I've recently returned to Go, and am happy with almost all of the new
changes. The only one that I'm having trouble with is the "go command"
program that is now used to build packages. I wrote this in test.go:
package test
import("fmt")
func main() {
fmt.Println("working")
}
Next I ran:
$ go build -o test test.go
And then nothing happened. Nothing was printed to stdout, and the exit
code was 0. But my package did not get built as far as I can tell. I
was expecting it to appear in the current directory. I've read the
documentation here:
http://golang.org/cmd/go/. What am I doing wrong?
The next thing I tried was
$ go install test.go
go install: no install location for command-line-arguments
What are command-line-arguments? That's not a Go package as far as I
can tell, and test.go is definitely not using any command line
arguments.
Here's my go env:
GOROOT="/home/kevin/go"
GOBIN="/home/kevin/go/bin"
GOARCH="amd64"
GOCHAR="6"
GOOS="linux"
GOEXE=""
GOHOSTARCH="amd64"
GOHOSTOS="linux"
GOTOOLDIR="/home/kevin/go/pkg/tool/linux_amd64"

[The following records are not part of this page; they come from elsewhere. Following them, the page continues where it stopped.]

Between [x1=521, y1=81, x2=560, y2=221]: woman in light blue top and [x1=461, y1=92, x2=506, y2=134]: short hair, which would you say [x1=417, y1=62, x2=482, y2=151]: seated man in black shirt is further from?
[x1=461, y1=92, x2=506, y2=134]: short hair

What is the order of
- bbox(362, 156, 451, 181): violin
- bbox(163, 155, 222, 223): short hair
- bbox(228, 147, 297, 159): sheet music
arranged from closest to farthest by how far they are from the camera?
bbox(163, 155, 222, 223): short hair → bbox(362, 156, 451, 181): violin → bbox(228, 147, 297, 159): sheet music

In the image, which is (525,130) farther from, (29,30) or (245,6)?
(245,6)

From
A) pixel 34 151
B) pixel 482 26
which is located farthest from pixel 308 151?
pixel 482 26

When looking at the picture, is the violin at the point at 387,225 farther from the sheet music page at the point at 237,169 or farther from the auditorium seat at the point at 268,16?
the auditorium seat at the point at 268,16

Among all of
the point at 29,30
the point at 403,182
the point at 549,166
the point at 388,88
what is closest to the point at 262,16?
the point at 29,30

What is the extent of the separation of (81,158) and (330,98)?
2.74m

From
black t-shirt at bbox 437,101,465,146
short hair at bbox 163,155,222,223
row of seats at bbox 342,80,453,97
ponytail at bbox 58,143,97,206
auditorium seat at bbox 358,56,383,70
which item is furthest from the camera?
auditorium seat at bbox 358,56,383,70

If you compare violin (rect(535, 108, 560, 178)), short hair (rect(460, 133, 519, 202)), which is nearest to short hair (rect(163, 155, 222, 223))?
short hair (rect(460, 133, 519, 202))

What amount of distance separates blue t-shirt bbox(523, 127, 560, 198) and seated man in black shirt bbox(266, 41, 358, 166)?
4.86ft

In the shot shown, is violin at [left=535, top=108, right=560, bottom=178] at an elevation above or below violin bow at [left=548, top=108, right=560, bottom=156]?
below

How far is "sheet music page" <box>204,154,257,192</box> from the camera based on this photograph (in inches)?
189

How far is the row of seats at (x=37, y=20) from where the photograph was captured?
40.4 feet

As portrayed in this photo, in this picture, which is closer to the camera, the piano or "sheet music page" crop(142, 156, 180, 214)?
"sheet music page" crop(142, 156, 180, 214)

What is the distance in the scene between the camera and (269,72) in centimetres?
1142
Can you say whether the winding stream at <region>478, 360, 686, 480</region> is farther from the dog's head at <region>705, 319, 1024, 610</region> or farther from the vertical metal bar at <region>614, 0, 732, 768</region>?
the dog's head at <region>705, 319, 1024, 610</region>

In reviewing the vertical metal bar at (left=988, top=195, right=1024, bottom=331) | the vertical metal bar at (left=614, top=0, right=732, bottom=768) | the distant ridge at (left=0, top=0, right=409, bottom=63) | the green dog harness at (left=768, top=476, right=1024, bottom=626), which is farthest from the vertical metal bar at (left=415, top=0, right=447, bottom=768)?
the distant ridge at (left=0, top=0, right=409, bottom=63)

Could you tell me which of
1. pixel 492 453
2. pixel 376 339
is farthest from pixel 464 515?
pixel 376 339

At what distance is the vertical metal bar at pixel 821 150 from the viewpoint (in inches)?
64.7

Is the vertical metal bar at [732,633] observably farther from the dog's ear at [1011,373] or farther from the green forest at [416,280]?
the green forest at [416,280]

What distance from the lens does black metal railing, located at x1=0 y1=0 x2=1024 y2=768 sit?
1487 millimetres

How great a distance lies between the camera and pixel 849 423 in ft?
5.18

GOGCCFLAGS="-g -O2 -fPIC -m64 -pthread"
CGO_ENABLED="1"
and $GOPATH, where test.go is in /home/kevin/goproj1:
/home/kevin/go/:/home/kevin/goproj1/
I'm probably making a stupid mistake. However, I'm someone who has
spent a considerable amount of time programming in Go. I imagine that
many beginners are making the same mistakes I am. Perhaps something
can be done to make it easier to figure out this process. At least
with the old makefile system for Go, we used to be able to see
feedback about what our errors were.